第二章 第二王子の裏の顔
料理長ダニエルの指示で、エステルは、皇帝の分は仕込みからすべてを一人で担う事になった。
料理の内容と作り方、材料を確認していると、厨房に運ばれていた分では足りない野菜がある事に気付く。
「ダニエルさん、ニンジンが足りないみたいですが、余分はありますか?」
「ああ、食糧庫にありますよ。誰かにとって来させましょう」
言いながら、手が空いている者を探そうとする料理長を、エステルは慌てて制止した。
「これ以上皆さんのお手を煩わせる訳にはいきません! 場所を教えていただければ自分で取ってきますから!」
「そうですか……では、そこの裏口から厨房を出て、右に行くと食糧庫の小屋があります。入ってすぐ左手に根菜類が入った木箱があるはずなので、そこから必要分をお取りください」
「わかりました」
言われた通り、エステルは城の敷地の裏庭に当たる場所を移動し、小屋を見つけた。
と、聞き慣れた声がして足を止める。
「良いじゃないか、ルミナ。誰も来やしないよ」
「いけませんわ、レナルド様。せめてお部屋で……」
くすくすと笑みを含んだ甘ったるい口調が呼んだ名前。
思わずそちらに目をやると、小屋の陰で身を寄せ合う男女がいた。
一人は先程まで一緒にいたエステルの婚約者であるレナルドだ。
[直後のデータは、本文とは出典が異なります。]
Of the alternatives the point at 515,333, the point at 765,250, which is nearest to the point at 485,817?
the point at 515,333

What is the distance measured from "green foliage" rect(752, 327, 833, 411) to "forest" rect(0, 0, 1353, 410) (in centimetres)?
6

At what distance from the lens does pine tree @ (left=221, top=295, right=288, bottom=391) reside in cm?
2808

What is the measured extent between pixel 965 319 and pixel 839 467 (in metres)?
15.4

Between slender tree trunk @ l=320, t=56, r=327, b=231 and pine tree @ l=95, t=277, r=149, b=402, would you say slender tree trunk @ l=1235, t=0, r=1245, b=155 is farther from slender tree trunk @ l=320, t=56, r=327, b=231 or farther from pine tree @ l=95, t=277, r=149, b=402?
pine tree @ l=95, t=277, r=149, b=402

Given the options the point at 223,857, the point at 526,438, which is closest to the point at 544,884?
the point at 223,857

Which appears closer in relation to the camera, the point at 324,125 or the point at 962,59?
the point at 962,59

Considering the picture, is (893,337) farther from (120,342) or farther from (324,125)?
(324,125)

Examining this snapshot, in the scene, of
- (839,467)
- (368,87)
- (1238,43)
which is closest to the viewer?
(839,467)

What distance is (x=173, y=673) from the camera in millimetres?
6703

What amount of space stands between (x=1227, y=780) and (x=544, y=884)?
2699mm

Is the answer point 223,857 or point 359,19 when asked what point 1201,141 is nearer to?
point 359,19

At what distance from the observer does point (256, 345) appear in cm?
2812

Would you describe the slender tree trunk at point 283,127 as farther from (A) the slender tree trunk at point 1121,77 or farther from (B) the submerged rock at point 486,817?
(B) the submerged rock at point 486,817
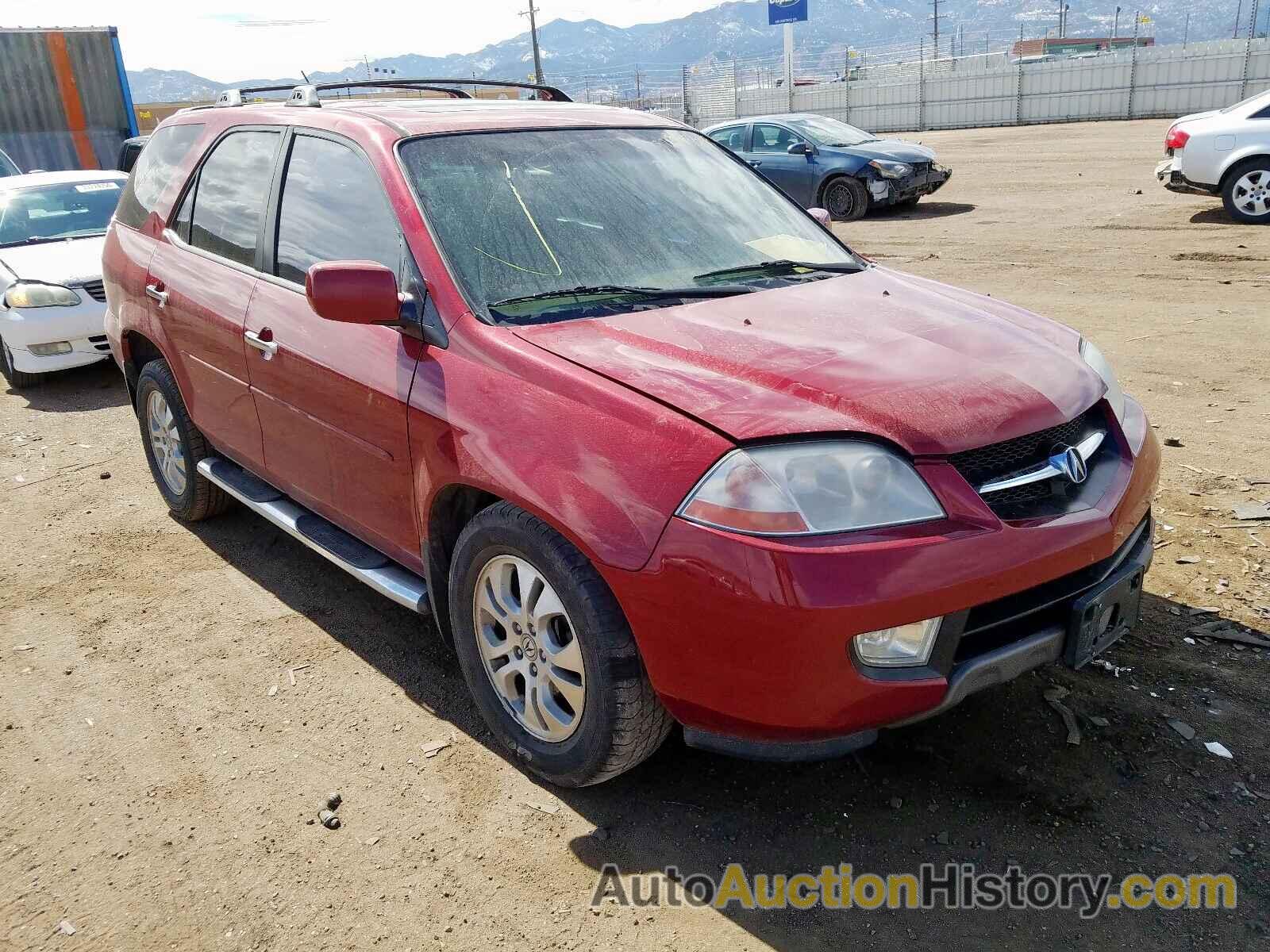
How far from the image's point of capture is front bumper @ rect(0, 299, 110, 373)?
7.86m

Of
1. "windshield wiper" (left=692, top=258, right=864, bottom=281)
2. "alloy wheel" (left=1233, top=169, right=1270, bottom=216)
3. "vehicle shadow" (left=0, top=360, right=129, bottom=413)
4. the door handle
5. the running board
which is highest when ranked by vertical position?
"windshield wiper" (left=692, top=258, right=864, bottom=281)

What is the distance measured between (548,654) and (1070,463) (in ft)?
4.75

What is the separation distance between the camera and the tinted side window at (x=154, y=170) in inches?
183

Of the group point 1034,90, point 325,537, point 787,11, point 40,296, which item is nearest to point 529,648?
point 325,537

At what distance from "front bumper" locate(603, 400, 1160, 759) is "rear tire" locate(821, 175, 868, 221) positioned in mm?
13207

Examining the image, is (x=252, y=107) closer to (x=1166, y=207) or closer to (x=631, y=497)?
(x=631, y=497)

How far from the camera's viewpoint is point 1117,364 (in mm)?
6660

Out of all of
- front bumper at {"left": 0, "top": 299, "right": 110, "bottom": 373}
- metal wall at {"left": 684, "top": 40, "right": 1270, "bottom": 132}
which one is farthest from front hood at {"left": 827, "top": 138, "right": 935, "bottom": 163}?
metal wall at {"left": 684, "top": 40, "right": 1270, "bottom": 132}

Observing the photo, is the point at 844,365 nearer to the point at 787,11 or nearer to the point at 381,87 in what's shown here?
the point at 381,87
もう一人は貴族の令嬢のようだが、初めて見る顔だった。
ウェーブがかった栗色の髪にグレーの瞳で、豊満な胸元を惜しげもなく強調するドレスを纏っている。
彼女がエステルに気付き、レナルドの腕をぎゅっと掴んだ。
それにより、レナルドが眉を寄せて振り返り、エステルを見て少しだけ驚いた顔をしたが、その後すぐに不愉快そうに顔を顰めた。
「何の用だ?」
「食糧庫に野菜を取りに参りました……殿下、差し出がましい事を申しますが、殿下は私と婚約されていらっしゃるのですから、他の女性と親しそうになさるのはおやめください」
エステルにとって、レナルドは他人が決めた婚約者で、現時点では愛情はおろかただの情さえない。
聖女になった時、王族との婚姻はある程度予想していた。
それでもせっかく結婚することになったのだから、仲良くしたいと思っていたのに、相手からはそのような気は一切感じられず、もはやそれは諦めていた。
そんな相手が別の女性と親密にしていたからといって、嫉妬などするはずもないのだが、自分の夫となる男の醜聞など聞きたくはない。
「俺に命令するな。相変わらず面白みの欠片もない女だな。少しはルミナを見習ったらどうだ」
言いながら、ルミナという名前らしい令嬢の腰をぎゅっと抱き寄せる。
令嬢は「きゃっ」と言いながら満更でもない顔でレナルドの胸に頬を寄せ、今度はエステルに向けて勝ち誇った笑みを向けてくる。
「お前が聖女でなければ婚約などしなかったんだからな……そうか、そうだ。別に聖女を正妃に迎えなければならないという法律なんかないんだ。よし、ルミナを正妃にしてお前は愛妾にでもしてやろう」
名案だと言わんばかりに頷くレナルドに、目を輝かせるルミナ。
何だこの地獄絵図は。
エステルは内心でレナルドに軽蔑の眼差しを送る。
お前が聖女と結婚したいと貴族院にごねたから、私はお前と婚約する事になったんだっつーの!
私を面白みの欠片もない女だと思うなら、婚約破棄して自由にしろよ!
お前の愛妾なんて真っ平御免だっつーの!
心の中でもう一人の自分が盛大に叫び出す。
エステルは基本的にとても優しい性格だが、怒りが頂点を越えると、口が物凄く悪くなるという癖がある。
昔はそれを本当に口に出していたのだが、十七歳になった今は心の中で叫ぶに留めている。
叫びたい自分を抑えて、すん、とした顔になっているエステルを小馬鹿にするように、レナルドとルミナは高笑いしながら去っていく。
その後ろ姿を、何とも言えない顔で眺めるしかできないエステルだった。
どんなに軽蔑しようとも、相手は王子だ。
自分から婚約破棄しようにも、今の不貞の現場を見た者は自分しかいない。これではあまりにも不利だ。
良い方法はないだろうかと思案しつつも、今は明日の晩餐会の料理の仕込みをしなければならない。
あんな傲慢王子でも、命令は命令。腕によりをかけて、グレンリベット帝国の皇帝が絶賛するような料理を作ってみせよう。そうすれば、あの王子も少しは自分の事を認めてくれるかもしれない。
エステルは気を取り直して食糧庫から必要な野菜を取り出したのだった。